We will talk about SMART goals in detail as part of the FAQs. However, here is a quick take. A SMART goal is an acronym for goals that are “Specific, Measurable, Achievable, Realistic and Time-based”. That, in a nutshell, captures the gist of goal setting in the financial planning process.

Components of a Financial Plan

Broadly, the financial plan can be divided into 8 sub-components as under.

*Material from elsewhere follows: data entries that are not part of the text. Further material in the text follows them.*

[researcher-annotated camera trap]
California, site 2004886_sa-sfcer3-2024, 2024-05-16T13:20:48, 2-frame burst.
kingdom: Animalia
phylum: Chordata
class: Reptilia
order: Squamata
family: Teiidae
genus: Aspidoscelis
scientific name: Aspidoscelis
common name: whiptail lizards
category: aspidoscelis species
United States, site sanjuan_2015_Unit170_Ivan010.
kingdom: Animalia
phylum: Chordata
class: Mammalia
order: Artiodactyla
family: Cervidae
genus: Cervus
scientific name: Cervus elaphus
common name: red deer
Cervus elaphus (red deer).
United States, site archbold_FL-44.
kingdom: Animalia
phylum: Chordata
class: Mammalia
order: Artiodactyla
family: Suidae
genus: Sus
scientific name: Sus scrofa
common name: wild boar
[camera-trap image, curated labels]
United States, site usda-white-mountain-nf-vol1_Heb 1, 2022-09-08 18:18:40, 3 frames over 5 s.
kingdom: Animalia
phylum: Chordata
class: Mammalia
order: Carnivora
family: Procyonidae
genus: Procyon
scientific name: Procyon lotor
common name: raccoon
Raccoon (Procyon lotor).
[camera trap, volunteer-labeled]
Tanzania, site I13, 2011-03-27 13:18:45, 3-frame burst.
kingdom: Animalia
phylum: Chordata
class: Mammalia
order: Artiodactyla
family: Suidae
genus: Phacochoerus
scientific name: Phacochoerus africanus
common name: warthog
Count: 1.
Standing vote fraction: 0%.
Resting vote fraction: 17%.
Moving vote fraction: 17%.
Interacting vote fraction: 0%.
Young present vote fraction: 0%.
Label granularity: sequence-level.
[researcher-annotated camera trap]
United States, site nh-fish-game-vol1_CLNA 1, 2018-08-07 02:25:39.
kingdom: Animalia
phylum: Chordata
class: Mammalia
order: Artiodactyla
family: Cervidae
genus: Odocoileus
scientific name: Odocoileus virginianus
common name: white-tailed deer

  1. Financial goals, which is the starting point setting out what you plan to achieve in specific terms

  2. The net worth statement, which is your balance sheet, indicates where you stand and how it looks vis-à-vis where you want to reach

  3. Budget and cash flow planning are more about flows. How much are your flows each month and how you can squeeze more out of each rupee

  4. The debt management plan is the key as you can never create serious wealth if you are stuck with a mountain of high-cost debt

  5. A retirement plan is essential because you are going to live much longer and so your money needs to last much longer

  6. Emergency funds are the safety buffer you can fall back upon in an emergency so you don’t disrupt your financial plan related investments

  7. Insurance cover for life, health, assets, and liabilities are the protection to your plan against uncertainties

  8. Have a will and an estate plan as you need to ensure a smooth transition of your wealth to your dependents

What are the Types of Financial Planning?

You can bracket financial planning under four heads as under.

  • The first is cash flow management, which deals with how you are going to have a budget, plug leakages in spending, and maximizes savings

  • The second is investment management which is all about smart investing to maximize the returns with optimal risk levels

  • The third is debt Management, which entails reducing the quantum of high-cost debt and consolidation of debt into smaller units

  • Finally, there is tax Management, which is about reducing your tax outflow and enhancing post-tax returns. After all, that is what you take home.

Frequently Asked Questions Expand All

If goals have to be meaningful, they must be SMART. That means:

  • Goals must be Specific in terms of outcomes

  • Goals must be Measurable in terms of financial implication

  • Goals must be Achievable in terms of not being impractical

  • Goals must be Realistic rather than putting too many restrictions or austerity

  • Goals must be Time-based i.e., with appropriate milestones

There are different ways to look at goals but the most acceptable is a 3-point classification as under of the term of goals.

  • Short term goals that are achievable over next 2 years. They can include vacationing, paying off a credit card, closing a personal loan, planning for gifts for a wedding etc.

  • Medium terms goals that are achievable over next 2 to 5 years. These typically include goals like margin money for home loan, exotic holiday, saving for a car etc

  • Long term goals like retirement, estate planning and planning for children education that can extend from 5 years to 20 years.